そういったものに不快感を感じる方、また、名前は変えていますが、
実際の人物を知っている方はお戻りください。
それでも大丈夫という方、私の書いた拙い小説を最後まで暖かく見てもらえれば幸いです。
家に帰るといつもの風景。
出来ている食事を食べ自室へ、
無造作に置かれた服、山済みの漫画、
棚に並べられた同人誌、ゲームのパッケージ、
パソコン画面には少年と選択肢が見える。
そう、これが私にとってもっとも満ち足りた空間のハズだった。
あの時までは確かにそうだったのだ。
「同窓会?」
「そっ、メールきてるでしょ?」
「まぁ、一応」
私は友人の大川千秋言葉にあいまいに答えた。
そのメールが来たのは7月の半ばだった。
小学校の同窓会自体珍しいが、私のクラスだった6-1は頻繁にクラス会を行うことが多く、
今回の同窓会も規模が少し大きくなったんだなとさして驚くこともなかった。
私自身は出席する予定だったが、人に会うことが苦手な千秋がこの話題を自ら持ってくるとは思わなかったので少々困惑気味だ。
「あんたあの学校のやつらに会いたくないから欠席するかと思ってた。行くの?」
「別にあんなやつら会いたくないけど、なっちゃん来るって言うからさ。」
「なっちゃん?夏子のこと?」
夏子とは私たち二人共通の友人であった薄井夏子のことで、中2のとき千葉に引っ越してしまった。

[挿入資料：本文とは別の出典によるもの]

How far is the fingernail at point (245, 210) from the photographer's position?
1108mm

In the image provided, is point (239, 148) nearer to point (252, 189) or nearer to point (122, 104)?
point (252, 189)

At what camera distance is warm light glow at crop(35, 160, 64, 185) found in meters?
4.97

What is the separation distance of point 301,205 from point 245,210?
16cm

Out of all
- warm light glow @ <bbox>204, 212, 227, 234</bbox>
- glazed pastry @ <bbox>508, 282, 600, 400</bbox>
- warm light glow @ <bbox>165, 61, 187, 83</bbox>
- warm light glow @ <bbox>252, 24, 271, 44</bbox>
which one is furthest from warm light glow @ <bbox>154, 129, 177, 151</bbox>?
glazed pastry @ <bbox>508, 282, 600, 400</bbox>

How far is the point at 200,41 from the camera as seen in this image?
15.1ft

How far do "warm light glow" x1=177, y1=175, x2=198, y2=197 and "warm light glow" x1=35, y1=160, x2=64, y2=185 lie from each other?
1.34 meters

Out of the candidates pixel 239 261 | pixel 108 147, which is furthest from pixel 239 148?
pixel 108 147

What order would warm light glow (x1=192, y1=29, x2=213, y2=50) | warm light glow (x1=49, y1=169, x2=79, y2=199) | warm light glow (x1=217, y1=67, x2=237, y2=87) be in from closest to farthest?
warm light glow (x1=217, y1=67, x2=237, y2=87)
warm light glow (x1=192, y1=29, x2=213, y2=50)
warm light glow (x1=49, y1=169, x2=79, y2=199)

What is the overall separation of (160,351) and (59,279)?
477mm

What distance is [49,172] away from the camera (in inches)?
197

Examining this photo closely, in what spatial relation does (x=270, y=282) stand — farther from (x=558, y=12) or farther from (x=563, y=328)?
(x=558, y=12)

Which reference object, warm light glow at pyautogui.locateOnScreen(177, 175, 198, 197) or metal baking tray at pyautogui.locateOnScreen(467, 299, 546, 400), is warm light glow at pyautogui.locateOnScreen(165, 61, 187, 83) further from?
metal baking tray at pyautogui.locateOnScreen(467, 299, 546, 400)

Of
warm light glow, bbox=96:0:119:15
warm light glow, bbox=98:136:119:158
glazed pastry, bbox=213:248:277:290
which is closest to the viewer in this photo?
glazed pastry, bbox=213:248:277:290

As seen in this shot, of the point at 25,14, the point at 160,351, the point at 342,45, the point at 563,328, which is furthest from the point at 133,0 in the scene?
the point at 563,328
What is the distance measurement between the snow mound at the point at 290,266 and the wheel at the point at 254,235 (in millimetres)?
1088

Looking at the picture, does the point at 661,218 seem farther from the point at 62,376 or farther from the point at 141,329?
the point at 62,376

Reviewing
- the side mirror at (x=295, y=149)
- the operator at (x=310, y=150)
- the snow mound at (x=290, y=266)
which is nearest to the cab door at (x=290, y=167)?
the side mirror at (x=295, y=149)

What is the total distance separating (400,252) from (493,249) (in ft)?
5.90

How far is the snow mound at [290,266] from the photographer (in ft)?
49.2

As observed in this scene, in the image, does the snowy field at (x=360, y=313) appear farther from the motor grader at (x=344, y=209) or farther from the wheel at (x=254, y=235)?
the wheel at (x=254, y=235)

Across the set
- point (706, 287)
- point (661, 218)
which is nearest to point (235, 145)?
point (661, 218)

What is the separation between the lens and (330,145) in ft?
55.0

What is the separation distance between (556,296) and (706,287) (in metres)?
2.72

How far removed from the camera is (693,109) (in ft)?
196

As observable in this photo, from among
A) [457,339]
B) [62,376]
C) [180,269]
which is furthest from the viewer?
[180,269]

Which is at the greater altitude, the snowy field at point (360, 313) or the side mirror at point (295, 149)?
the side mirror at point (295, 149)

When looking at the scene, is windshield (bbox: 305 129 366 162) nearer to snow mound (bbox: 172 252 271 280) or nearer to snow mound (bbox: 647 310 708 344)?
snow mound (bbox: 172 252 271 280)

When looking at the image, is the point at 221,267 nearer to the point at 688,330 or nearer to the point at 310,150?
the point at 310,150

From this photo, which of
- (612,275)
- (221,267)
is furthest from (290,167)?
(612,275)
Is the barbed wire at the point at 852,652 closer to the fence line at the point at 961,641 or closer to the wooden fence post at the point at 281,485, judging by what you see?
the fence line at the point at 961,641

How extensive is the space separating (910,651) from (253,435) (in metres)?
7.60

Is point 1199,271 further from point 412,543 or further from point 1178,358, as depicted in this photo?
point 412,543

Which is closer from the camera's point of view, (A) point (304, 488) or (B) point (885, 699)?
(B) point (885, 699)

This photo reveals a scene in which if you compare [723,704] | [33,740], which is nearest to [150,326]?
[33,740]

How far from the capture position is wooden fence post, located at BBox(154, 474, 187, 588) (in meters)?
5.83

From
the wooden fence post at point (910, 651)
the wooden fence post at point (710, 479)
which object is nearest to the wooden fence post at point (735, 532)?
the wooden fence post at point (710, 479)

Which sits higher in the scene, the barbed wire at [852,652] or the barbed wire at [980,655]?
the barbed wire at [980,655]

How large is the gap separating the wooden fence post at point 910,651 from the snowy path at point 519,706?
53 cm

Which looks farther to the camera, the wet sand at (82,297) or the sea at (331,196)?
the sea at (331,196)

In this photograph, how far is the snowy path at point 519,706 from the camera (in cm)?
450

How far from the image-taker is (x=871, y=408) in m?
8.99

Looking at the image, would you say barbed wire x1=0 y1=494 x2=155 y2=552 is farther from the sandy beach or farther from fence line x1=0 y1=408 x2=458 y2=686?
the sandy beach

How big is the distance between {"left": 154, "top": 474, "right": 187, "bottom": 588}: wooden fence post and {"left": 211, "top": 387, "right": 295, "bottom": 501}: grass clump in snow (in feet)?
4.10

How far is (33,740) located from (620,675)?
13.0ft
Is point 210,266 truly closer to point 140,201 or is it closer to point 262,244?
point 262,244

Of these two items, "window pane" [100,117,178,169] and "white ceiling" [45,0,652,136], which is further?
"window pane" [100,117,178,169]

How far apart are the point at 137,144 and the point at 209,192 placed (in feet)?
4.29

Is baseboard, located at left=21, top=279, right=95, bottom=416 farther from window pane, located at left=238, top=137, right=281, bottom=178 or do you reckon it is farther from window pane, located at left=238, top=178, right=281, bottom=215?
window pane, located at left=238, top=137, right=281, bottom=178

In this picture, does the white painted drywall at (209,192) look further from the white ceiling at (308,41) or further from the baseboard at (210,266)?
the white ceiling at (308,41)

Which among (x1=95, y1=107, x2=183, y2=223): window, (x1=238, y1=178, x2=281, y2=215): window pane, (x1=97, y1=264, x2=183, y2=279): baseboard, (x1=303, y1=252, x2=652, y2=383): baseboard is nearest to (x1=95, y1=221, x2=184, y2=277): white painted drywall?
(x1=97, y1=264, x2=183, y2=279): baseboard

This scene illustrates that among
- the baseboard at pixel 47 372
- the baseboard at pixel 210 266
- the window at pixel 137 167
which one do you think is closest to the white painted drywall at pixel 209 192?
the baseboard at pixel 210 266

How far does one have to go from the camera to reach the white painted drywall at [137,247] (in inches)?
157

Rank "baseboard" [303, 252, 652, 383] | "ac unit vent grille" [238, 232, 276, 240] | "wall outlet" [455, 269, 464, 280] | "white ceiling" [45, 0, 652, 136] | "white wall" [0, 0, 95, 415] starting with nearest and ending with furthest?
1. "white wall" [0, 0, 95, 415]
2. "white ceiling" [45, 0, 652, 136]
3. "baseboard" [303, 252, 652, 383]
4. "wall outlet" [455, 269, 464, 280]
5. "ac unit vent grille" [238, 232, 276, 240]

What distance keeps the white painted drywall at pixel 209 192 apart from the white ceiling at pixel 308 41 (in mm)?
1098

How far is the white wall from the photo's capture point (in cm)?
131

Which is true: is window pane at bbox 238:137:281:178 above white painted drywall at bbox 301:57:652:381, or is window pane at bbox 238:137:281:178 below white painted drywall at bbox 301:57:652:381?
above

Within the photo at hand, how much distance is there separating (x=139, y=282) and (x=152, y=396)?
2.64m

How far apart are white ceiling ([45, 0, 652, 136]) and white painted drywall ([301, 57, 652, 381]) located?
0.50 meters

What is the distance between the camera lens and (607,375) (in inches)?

「来るんだ?久しぶりだね。前に会ったのが高3だったから…」
「5年ぶりか?」
「おお、そうだっけな。そっか、なっちゃん来るのか…」
「そうだよ。で、唯は来るの?」
「もちろん」
「どうせだから、少し前に別の場所で会ってそれから行かない?」
「おっ、良いよ」
その夜は昔の話になり大いに盛り上がった。
「じゃ、行ってくるから」
「もう行くの?」
玄関先で言った言葉を返してきたのは母親である春子、こういったら自慢かもしれないが普通の家の母親より綺麗だと思う。つくづく自分が父親似であることが悔やまれる。
「うん、友達に先に会うんだ」
「あっそ、…唯」
「ん?」
「いい人見つけてくんだよ」
「はぁ?」
母親の言葉に思わず変な声を漏らしてしまう。普通の反応だと思う。
「だってあんたの職業じゃ、滅多なことじゃ出会いなんかないんだからさこういうときこそ大事なんだよ?」
だからって、同窓会で見つけることはないんじゃなかろうか…
「だいたい、あんな中にいないって良い人なんてさ」
「あら、前回のクラス会で居た藤村君は?あそこのお母さんは良い人よ?」
「また藤村のこと言ってんの?」
私はうんざりした顔で母の顔を見る。
「藤村はなんでもないんだってば」
この2年間ほとんど連絡とってないし、
「とにかく!時間になっちゃうから行くから!」
母に背を向けドアを開ける。
「今しかないのよ?…オタクのあんたじゃ」
母がなんか言っているが無視をしてドアを閉めた。
「分かってる…分かってるよ。そんなこと」
私は世間一般的に言うオタクだの腐女子に入る。仕事がない日には恋シュミやったり、
同人誌読んだり、声優さんの声聞いてまったりしていたり、外へ出かけてもカラオケでアニソンを歌う始末だ。若い女の子がやることじゃない。母親が心配をするのも無理ないが、
「やめらんないのよね」
それで自分を保ってるといっても過言ではない。自分の満たされないところを満たしている。
事実であり満たされている。筈だった。
でも気づいている、それだけではもう限界に来ているということも、どんなにゲームをクリアしても、
好きな漫画を読んでいても、気の合った友達に会っても、
『違う』
でもそれが何なのか今は気がつきたくない。